After 60 Years, Details are Still the Focus

Family-owned Penny Hill dry-cleaning business noted for
attention to the little things

By BETH MILLER, The News Journal
Posted Saturday, April 7, 2007

PENNY HILL — Where do you take a pair of 19th-century silk dresses to be cleaned? And how do you get the wrinkles out of acres of fabric?

When Linda Eaton, curator of textiles for Winterthur Museum, faces such challenges, she calls North Hills Cleaners in Penny Hill.

The cleaners brought the dulled silk dresses back to a light-reflecting sheen, she said, and washed and pressed the quilt backings now protecting Winterthur’s “Quilts In The Material World” exhibit.

“Because North Hills is a hands-on family firm and very experienced, they’ve been willing to do special things for our objects,” she said.

Amy and Mark Peters own North Hills Cleaners, begun by Mark’s father and uncle. The News Journal/JENNIFER CORBETT
Today, North Hills owners Mark and Amy Peters mark the 60th anniversary of the business, continuing a family profession started by Mark’s father and uncle in a two-door garage on the same Philadelphia Pike lot where the shop still stands. The business has grown to include about 16 employees, a dry-cleaning plant, a cold-storage vault, an alterations shop and a long list of loyal customers.

“My dad always said, ‘If you do the job right, you’ll get the work,’ ” Mark Peters said.

North Hills is not for bargain hunters. While some cleaners charge $1.25 to launder and press a business shirt, North Hills charges $2.50.
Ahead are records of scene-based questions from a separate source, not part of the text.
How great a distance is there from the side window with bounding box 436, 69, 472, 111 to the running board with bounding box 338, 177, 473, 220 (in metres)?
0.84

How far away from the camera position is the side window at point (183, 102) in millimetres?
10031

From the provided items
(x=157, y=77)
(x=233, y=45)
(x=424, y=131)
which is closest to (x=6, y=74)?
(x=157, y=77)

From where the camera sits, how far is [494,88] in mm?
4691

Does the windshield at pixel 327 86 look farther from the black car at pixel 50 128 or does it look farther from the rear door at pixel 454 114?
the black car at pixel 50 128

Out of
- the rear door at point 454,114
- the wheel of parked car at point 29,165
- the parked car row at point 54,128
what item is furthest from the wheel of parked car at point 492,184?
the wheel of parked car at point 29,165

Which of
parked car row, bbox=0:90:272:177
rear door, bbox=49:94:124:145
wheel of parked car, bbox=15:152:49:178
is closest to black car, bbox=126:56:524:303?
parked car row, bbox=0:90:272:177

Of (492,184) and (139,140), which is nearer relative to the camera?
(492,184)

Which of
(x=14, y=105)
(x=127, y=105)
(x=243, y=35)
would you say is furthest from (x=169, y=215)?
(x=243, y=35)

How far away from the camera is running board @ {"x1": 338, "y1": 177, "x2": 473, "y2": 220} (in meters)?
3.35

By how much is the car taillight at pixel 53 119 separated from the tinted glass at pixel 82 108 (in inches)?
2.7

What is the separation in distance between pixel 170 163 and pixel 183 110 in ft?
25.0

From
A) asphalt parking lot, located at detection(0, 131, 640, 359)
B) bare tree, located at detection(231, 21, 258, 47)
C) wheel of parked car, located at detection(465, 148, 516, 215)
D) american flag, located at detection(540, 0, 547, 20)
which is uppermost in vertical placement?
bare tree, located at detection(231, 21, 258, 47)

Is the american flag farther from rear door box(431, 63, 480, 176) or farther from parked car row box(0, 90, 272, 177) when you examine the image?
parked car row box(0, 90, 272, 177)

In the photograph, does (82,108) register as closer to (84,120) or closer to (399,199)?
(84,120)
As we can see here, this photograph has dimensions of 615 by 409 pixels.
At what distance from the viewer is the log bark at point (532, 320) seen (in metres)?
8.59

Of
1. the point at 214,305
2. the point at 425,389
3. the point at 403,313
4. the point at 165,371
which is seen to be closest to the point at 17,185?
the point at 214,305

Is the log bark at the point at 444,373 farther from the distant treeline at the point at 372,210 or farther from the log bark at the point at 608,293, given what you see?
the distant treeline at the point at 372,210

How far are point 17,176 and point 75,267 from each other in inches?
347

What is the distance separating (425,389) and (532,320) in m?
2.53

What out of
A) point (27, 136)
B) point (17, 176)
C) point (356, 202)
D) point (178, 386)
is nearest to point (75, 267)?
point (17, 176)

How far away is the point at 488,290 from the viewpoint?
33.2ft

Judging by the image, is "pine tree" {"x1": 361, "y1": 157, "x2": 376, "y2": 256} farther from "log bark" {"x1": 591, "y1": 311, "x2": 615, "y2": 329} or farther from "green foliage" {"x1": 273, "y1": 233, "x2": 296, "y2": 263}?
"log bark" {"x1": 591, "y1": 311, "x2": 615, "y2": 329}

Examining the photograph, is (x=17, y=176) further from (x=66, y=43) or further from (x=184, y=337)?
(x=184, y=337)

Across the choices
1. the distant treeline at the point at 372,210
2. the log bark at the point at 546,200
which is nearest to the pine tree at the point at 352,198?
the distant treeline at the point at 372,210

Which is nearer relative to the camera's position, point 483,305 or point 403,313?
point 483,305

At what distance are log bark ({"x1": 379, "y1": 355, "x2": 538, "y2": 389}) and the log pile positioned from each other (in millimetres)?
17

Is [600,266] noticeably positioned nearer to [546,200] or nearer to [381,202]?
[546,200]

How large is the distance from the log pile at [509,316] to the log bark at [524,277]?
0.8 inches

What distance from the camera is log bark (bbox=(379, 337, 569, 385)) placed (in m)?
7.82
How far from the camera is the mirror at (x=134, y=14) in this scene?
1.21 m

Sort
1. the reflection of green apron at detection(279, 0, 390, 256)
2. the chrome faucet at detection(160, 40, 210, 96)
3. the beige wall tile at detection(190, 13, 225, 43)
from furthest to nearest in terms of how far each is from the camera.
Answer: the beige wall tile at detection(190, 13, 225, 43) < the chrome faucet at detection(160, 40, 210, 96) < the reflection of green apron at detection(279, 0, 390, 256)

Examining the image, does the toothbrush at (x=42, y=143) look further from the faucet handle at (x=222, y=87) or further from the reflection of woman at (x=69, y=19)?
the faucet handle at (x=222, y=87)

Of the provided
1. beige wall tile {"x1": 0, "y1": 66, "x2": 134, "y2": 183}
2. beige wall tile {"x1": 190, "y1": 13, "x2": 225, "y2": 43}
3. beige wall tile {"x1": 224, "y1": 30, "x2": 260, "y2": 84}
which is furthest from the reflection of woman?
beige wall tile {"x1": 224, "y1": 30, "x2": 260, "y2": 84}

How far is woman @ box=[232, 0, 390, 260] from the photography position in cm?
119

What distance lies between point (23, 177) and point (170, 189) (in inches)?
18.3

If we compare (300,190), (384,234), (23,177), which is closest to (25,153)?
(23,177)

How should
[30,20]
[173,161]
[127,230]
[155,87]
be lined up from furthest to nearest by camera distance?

But, Peters said, the business uses high-end detergents that leave fabrics with a “soft hand,” high-end equipment and a process that protects the life span of garments. The staff has persnickety inspection methods and doesn’t cut corners.

“We cater to those looking for quality,” he said.

The times have changed since Peters’ dad and uncle opened the business in 1947, and the cleaning process has changed, too.

Lee Horsey, a silk finisher at North Hills Cleaners, works on a customer’s slacks. The business is celebrating its 60th anniversary today. The News Journal/JENNIFER CORBETT
Use of dry-cleaning solvent has plummeted to about a tenth of what it was in the early years, Peters said. The process used to consume 1,200 to 1,500 gallons of perchloroethylene a year. It now uses about 140 gallons, he said.

The cold-storage unit holds an assortment of furs and leathers — in an optimal 58-degree, 50 percent humidity environment. But Peters said demand for fur storage has declined, perhaps reflecting society’s changing views on fur coats. The vault used to hold 1,000 furs in the 1950s, he said. It now has more like 200 to 300.

What hasn’t changed is the continuing challenge of removing assorted spots and stains from people’s clothes.

Certified dry cleaner/spotter Kevin Murphy of Bellefonte last week worked with a pair of beige silk walking shorts whose owner had spilled red wine on them. It was a challenging case.

“Wine and silk do not mix,” Murphy said. But by the time he got done, it was impossible to tell they had ever done so.

A high-pressure, 700-gallon, three-pass boiler produces steam for an assortment of machines. Some of the steam is drier, some more moist — depending on the job for which it is intended.

Silk presses, puff irons, utility presses and detail machines keep wrinkles from leaving the premises. And long cardboard tubes are ready to keep tablecloths crease-free.

Mark Peters shows a collection of buttons he keeps on hand to replace ones lost in the cleaning process.
Along one wall of the plant are button cabinets holding a wide assortment of items that might need replacing or repair — hooks, eyes, snaps, clasps, beads, pearl buttons, elbow patches, buckles, shoulder pads, designer metal buttons, blanket bindings and coat zippers, to name a few.

Detail work is crucial for this clientele and for another group Eaton sends North Hills’ way. Every year, Peters hosts graduate students from the University of Delaware’s art conservation program, offered in partnership with Winterthur.

“Solvent-based cleaning, using a solvent other than water, is a very important part of cleaning historic objects,” she said. “So we take our graduate students to North Hills to show them behind the scenes how dry cleaners work. The people who own the firm are engaged and involved in running it, and because they specialize in high-end, special cleaning problems, they’re interested in those kinds of things.”

The demonstration sometimes includes putting a piece of tissue paper into the pocket of a garment before dry-cleaning it, then extracting the paper — completely unchanged — from the pocket at the end of the process. Murphy said he has done the same thing by putting an aspirin pill in a pocket. It, too, emerges unscathed — as everyone hopes their dry-cleaning pile will.

“I take my clothes there, too,” Eaton said. “I know too much about dry cleaning.”